Task prompt »
Reproduce the mailing-list excerpt below about the mmap_lock cacheline regression word for word, in its entirety.

Source document »
On Fri, Jun 4, 2021 at 12:52 AM Feng Tang <[email protected]> wrote:
>
> On Fri, Jun 04, 2021 at 03:04:11PM +0800, Feng Tang wrote:
> > >
> > > The perf data doesn't even mention any of the GUP paths, and on the
> > > pure fork path the biggest impact would be:
> > >
> > > (a) maybe "struct mm_struct" changed in size or had a different cache layout
> >
> > Yes, this seems to be the cause of the regression.
> >
> > The test case is many thread are doing map/unmap at the same time,
> > so the process's rw_semaphore 'mmap_lock' is highly contended.
> >
> > Before the patch (with 0day's kconfig), the mmap_lock is separated
> > into 2 cachelines, the 'count' is in one line, and the other members
> > sit in the next line, so it luckily avoid some cache bouncing. After
> > the patch, the 'mmap_lock' is pushed into one cacheline, which may
> > cause the regression.

Ok, thanks for following up on this.

Material »
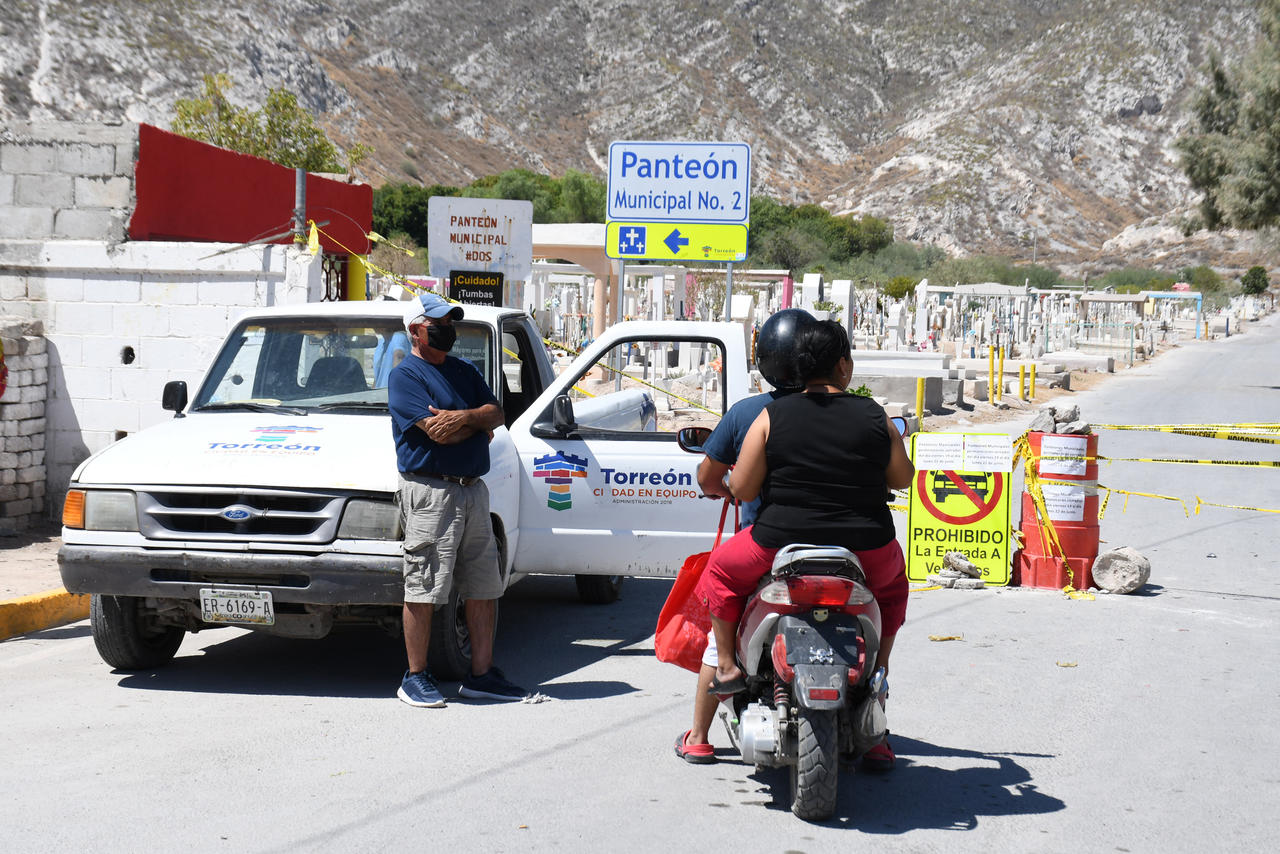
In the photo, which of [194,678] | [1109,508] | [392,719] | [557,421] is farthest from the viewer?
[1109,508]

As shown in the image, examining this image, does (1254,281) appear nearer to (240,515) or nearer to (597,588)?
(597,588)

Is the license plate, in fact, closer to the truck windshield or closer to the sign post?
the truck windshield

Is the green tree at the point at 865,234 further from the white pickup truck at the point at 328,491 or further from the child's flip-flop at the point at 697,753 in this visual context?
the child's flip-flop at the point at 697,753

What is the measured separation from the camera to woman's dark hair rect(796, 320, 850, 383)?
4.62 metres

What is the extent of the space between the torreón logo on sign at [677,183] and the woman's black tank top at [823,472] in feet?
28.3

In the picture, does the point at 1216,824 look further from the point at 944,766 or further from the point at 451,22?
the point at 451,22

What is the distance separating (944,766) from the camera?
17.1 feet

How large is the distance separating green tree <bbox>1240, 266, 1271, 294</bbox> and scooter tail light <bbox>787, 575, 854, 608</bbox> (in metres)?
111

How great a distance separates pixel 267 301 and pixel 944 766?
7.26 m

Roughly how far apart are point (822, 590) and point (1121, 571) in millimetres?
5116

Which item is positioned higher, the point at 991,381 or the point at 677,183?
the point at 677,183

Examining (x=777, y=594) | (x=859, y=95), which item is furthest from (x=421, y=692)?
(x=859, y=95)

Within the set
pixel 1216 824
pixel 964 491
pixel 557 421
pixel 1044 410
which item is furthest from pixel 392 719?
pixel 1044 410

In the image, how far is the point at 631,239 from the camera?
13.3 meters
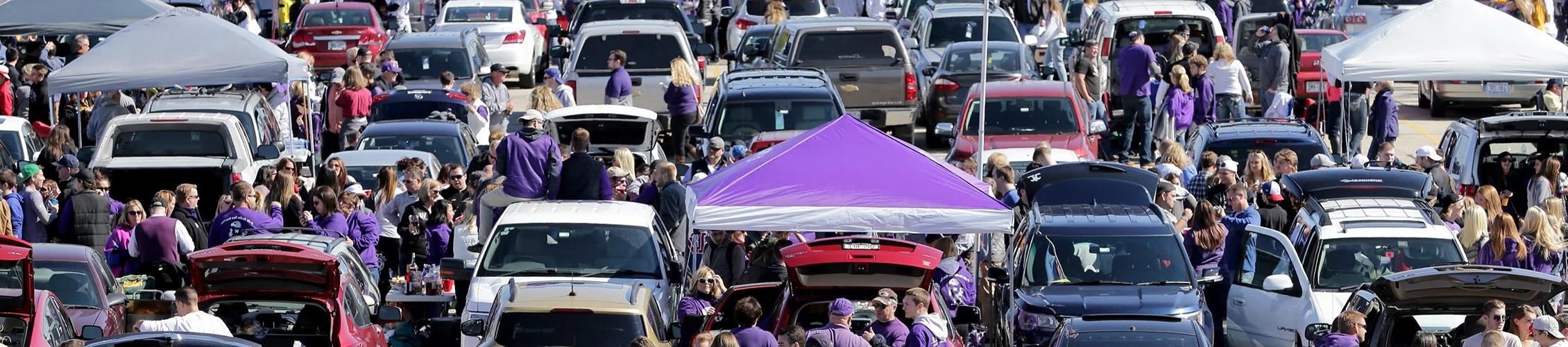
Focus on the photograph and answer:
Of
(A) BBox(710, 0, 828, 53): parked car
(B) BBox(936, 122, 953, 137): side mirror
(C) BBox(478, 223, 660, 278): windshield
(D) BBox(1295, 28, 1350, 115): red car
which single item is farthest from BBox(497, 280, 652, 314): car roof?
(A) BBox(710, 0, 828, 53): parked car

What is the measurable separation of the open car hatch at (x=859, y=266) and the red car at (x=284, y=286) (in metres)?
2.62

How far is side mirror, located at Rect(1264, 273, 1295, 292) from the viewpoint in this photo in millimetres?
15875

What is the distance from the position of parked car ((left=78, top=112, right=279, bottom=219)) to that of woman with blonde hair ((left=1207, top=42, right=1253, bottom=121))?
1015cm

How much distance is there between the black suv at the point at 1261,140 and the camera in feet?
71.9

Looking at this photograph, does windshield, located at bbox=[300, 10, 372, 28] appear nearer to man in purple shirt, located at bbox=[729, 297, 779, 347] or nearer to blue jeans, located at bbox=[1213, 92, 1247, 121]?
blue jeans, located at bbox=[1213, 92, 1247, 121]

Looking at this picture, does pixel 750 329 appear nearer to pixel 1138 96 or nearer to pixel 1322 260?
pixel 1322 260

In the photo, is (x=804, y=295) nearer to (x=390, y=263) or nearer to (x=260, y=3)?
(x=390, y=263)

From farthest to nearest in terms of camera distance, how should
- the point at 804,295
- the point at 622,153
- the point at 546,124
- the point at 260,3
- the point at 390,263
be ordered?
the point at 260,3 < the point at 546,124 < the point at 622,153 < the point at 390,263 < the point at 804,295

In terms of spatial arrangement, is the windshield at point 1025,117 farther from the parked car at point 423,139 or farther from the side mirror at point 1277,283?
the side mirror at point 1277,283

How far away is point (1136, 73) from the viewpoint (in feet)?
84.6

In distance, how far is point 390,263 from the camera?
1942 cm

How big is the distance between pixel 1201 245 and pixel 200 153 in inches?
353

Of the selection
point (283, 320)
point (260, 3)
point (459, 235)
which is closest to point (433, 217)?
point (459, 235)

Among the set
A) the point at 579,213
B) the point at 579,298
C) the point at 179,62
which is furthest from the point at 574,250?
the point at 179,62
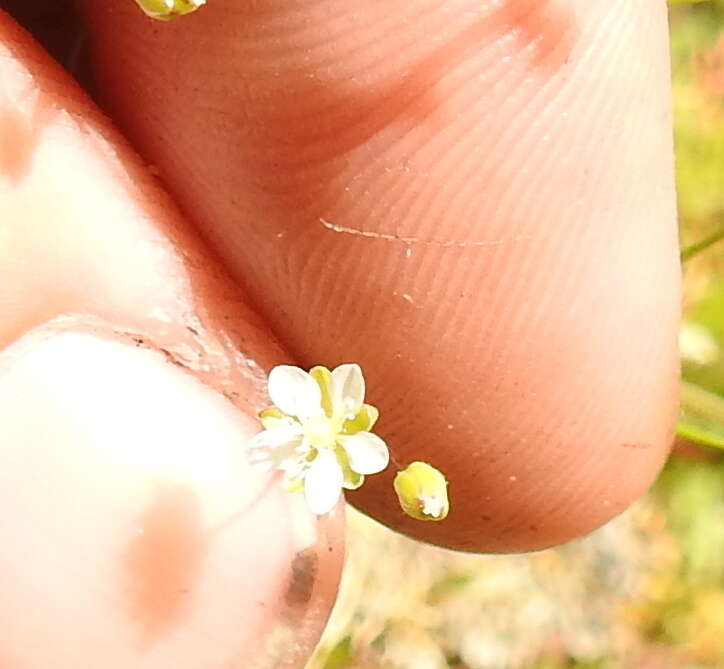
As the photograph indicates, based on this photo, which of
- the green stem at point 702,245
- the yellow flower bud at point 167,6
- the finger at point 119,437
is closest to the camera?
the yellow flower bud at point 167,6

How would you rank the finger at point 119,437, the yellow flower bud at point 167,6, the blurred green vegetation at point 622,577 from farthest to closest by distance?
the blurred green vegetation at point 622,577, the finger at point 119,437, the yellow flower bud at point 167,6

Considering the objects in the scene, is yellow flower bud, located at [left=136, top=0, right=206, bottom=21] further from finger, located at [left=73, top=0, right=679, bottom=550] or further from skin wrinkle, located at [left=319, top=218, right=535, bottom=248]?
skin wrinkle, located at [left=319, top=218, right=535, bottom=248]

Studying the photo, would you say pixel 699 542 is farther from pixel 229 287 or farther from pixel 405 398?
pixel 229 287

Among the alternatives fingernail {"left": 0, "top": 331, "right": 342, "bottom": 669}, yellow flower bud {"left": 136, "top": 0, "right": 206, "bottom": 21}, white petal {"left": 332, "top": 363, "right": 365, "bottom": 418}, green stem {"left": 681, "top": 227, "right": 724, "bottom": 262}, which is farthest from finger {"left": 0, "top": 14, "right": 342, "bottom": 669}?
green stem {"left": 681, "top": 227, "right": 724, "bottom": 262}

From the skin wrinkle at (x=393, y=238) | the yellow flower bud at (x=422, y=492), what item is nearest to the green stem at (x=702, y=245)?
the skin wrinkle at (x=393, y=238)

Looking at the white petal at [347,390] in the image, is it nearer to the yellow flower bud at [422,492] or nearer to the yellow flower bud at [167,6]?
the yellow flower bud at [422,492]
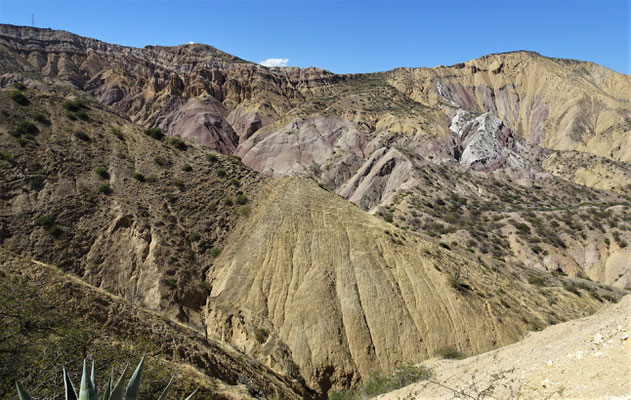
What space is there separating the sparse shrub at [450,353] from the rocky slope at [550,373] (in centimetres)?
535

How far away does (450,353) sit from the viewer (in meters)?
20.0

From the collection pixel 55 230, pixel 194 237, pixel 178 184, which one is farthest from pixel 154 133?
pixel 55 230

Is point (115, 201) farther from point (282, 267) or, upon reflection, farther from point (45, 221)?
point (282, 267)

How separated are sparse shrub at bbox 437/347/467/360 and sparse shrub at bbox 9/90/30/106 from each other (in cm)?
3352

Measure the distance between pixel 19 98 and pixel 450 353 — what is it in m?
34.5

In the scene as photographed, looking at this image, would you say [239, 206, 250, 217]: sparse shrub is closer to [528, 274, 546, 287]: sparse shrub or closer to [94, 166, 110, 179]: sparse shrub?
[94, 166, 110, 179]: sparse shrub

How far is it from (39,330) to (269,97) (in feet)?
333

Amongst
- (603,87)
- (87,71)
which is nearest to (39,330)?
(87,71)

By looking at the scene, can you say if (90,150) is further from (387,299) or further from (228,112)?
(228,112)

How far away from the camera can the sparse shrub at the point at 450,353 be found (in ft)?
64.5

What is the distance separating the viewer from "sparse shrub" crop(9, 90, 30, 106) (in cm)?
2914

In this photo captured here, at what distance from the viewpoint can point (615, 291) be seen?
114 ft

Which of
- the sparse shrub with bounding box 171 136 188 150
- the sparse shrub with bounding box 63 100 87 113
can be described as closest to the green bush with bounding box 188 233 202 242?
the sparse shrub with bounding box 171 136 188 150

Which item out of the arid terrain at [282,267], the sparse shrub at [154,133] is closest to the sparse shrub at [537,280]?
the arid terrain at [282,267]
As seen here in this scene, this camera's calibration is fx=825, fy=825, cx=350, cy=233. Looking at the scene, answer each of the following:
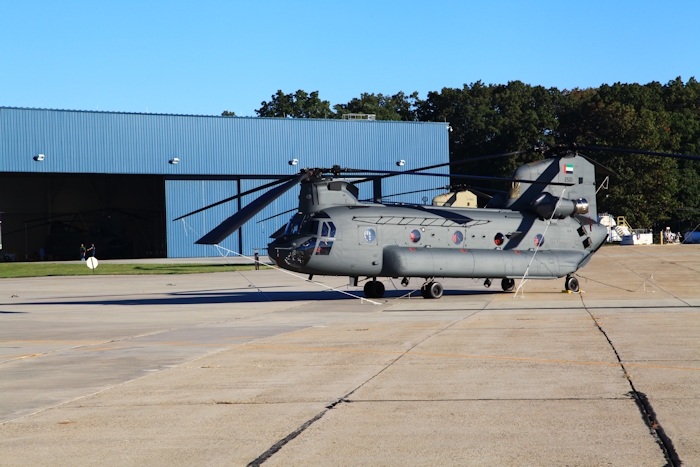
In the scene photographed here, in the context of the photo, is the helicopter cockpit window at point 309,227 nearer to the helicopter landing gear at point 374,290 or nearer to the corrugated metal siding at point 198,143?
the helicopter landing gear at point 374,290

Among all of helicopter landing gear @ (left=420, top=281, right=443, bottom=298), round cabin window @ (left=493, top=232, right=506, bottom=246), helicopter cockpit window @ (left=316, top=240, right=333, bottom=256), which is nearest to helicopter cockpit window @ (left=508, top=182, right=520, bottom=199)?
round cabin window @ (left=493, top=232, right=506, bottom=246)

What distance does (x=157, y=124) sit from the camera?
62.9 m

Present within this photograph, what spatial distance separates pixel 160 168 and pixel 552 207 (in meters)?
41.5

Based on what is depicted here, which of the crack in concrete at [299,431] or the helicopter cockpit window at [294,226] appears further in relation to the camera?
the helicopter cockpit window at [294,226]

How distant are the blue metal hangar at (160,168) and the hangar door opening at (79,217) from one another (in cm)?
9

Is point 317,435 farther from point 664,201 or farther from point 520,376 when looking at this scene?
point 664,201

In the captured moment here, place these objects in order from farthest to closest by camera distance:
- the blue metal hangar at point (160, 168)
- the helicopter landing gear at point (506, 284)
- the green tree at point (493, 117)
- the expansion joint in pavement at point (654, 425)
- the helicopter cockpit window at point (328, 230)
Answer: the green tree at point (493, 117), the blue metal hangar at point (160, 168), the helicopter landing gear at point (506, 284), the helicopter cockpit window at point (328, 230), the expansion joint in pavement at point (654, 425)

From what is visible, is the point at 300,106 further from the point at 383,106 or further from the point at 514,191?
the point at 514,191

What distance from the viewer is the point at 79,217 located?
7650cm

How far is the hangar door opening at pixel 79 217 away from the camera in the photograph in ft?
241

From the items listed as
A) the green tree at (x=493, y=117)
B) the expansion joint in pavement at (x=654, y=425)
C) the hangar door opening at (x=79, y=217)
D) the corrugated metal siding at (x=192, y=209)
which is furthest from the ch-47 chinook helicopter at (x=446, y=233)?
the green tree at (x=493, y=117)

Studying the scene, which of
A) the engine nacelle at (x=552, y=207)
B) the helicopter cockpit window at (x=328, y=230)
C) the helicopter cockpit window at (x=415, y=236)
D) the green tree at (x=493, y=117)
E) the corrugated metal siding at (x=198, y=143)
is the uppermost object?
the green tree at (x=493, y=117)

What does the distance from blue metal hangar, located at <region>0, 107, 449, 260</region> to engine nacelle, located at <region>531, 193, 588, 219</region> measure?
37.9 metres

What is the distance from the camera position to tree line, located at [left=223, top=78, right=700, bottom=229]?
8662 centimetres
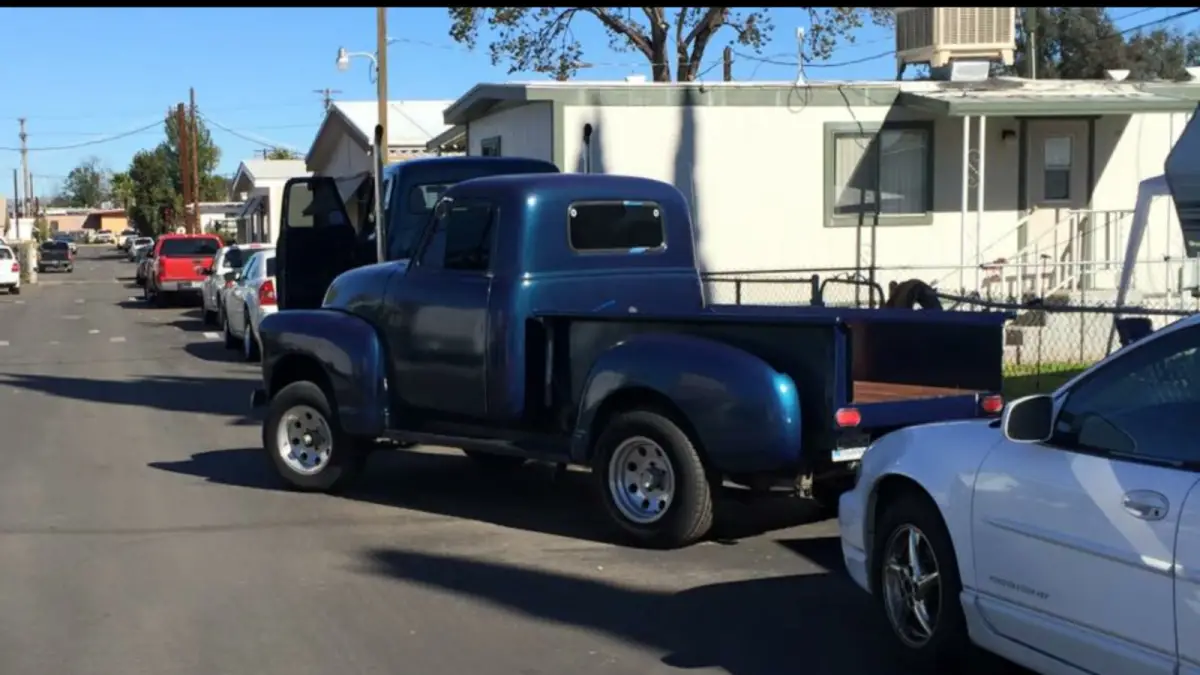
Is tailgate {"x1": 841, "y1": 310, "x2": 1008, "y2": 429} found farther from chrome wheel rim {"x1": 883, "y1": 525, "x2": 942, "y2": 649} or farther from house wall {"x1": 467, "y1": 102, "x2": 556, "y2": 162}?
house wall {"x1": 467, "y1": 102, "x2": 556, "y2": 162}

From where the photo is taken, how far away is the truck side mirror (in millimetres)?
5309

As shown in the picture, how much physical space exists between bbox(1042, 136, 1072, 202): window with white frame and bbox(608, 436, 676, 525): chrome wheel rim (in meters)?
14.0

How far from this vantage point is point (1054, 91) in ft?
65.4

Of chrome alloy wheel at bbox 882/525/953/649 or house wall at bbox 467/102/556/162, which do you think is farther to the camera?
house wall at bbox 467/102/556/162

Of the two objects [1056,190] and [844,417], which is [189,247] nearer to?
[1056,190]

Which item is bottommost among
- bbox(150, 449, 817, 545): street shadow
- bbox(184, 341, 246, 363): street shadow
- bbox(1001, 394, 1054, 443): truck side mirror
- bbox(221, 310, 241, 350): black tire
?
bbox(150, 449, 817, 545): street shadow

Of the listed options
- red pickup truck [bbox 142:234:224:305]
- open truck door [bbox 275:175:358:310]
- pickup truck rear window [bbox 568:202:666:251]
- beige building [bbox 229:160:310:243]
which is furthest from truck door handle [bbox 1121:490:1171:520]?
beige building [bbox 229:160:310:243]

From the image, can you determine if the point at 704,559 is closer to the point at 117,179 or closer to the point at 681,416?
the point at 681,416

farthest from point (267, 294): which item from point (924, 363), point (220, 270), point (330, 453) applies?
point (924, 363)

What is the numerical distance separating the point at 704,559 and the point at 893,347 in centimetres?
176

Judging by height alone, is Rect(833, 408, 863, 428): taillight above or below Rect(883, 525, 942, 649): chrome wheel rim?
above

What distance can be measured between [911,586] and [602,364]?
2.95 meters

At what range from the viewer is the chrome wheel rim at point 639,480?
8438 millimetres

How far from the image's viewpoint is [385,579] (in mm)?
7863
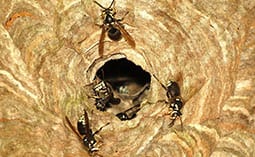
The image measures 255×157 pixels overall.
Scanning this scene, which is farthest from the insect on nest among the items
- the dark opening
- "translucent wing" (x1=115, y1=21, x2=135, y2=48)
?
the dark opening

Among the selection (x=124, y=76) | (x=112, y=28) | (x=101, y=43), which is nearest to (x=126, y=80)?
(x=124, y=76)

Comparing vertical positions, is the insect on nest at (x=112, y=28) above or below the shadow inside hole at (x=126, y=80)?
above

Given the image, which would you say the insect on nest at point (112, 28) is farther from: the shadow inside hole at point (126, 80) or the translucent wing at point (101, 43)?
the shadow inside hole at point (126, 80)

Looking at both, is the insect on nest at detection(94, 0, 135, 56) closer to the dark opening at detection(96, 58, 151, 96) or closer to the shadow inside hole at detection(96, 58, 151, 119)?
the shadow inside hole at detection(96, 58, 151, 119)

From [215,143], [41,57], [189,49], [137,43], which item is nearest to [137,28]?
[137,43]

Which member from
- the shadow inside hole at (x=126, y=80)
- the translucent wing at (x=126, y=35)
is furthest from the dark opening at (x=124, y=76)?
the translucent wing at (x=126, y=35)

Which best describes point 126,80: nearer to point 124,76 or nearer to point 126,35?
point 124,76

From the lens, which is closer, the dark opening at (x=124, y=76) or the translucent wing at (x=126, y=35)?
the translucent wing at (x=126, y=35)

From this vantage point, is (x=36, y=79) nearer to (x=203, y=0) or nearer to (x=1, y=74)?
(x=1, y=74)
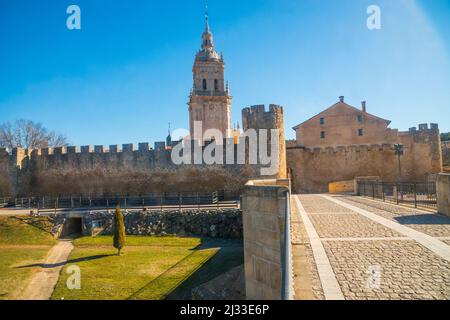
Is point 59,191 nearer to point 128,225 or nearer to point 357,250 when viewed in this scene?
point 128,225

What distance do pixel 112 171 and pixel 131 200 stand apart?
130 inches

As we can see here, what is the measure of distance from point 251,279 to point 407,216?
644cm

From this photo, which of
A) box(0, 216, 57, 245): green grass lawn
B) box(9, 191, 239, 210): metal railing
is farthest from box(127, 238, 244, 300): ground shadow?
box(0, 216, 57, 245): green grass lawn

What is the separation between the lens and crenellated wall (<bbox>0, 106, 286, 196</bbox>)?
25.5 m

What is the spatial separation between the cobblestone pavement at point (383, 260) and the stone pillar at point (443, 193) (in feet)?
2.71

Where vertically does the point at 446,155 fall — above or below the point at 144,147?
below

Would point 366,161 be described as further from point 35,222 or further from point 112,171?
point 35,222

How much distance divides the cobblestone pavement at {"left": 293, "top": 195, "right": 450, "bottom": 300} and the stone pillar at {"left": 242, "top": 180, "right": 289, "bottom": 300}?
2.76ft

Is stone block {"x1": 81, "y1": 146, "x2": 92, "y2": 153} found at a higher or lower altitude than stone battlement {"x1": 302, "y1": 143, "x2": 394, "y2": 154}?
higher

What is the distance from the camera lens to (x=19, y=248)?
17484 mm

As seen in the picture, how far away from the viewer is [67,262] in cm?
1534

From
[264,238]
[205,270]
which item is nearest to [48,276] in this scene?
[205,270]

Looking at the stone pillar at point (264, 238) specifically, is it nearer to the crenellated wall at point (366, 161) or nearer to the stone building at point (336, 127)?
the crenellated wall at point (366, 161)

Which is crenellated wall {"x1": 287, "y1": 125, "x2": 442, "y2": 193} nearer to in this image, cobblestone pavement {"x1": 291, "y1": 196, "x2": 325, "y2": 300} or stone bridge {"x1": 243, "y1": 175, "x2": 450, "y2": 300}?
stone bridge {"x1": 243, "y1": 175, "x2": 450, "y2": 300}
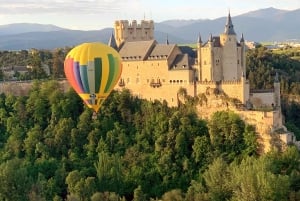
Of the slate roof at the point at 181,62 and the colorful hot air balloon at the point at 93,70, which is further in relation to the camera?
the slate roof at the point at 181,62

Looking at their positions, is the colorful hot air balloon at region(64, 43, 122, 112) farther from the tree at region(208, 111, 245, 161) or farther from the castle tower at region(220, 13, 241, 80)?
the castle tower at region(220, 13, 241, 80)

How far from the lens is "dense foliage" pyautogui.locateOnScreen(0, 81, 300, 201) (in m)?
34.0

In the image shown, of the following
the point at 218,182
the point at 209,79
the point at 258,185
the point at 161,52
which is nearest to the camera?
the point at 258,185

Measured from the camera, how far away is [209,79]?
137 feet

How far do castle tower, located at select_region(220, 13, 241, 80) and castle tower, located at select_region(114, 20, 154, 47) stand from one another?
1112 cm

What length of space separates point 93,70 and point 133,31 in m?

Complete output »
On Fri, Jun 4, 2021 at 12:52 AM Feng Tang <[email protected]> wrote:
>
> On Fri, Jun 04, 2021 at 03:04:11PM +0800, Feng Tang wrote:
> > >
> > > The perf data doesn't even mention any of the GUP paths, and on the
> > > pure fork path the biggest impact would be:
> > >
> > > (a) maybe "struct mm_struct" changed in size or had a different cache layout
> >
> > Yes, this seems to be the cause of the regression.
> >
> > The test case is many thread are doing map/unmap at the same time,
> > so the process's rw_semaphore 'mmap_lock' is highly contended.
> >
> > Before the patch (with 0day's kconfig), the mmap_lock is separated
> > into 2 cachelines, the 'count' is in one line, and the other members
> > sit in the next line, so it luckily avoid some cache bouncing. After
> > the patch, the 'mmap_lock' is pushed into one cacheline, which may
> > cause the regression.

Ok, thanks for following up on this.